I want to sample stratified random points using R. I found the sampleStratified function from the R raster package.

This functions samples the same amount of points for each class of my classification, but I want to have points that are randomly distributed within each class, where each class has a number of points proportional to its relative area.

Can anybody suggest another way of doing that?

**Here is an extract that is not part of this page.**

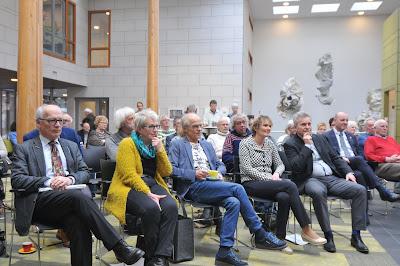 Ton Peterse en Paul Romijn met hun partners naast Wim Veerman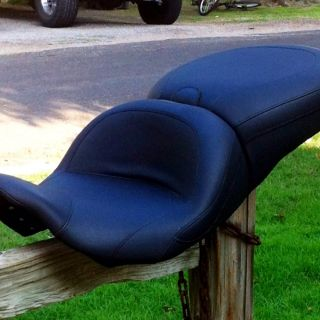 MUSTANG HARLEY DAVIDSON TOUR SEAT FOR ROAD KING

  • Wouldn't that just random points across the entire map? That way, the number of points per class will proportional to the relative area, due to the nature of random points? Sep 16 '19 at 9:17
  • I have two very small classes with only 1-5 % of image coverage. My aim is to collect 10000 points for 3750000 pixels. The problem might be that the random sampling underpresent the two small classes. Sep 16 '19 at 9:22

First, determine the fraction of the total area that each class takes up.
This is best done by just evaluating the total number of pixels with the given value, easily done iteratively. Perhaps by just reading all pixels into a long vector and subsetting that:

inputRaster <- raster(result_from_classification)    
classifed_values <- values(inputRaster)
data_from_1s <- classified_values[which(classified_values==1)
number_of_1s <- NROW(data_from_1s)


Second, you need to determine the number of samples you want per class and extract that number of samples from the class:

number_of_samples <- 10000  
number_of_pixels <- 3750000  
number_of_samples_of_1s <- number_of_1s / number_of_pixels * number_of_samples 
representative_sample_of_1s <- sample( data_from_1s , number_of_samples_of_1s )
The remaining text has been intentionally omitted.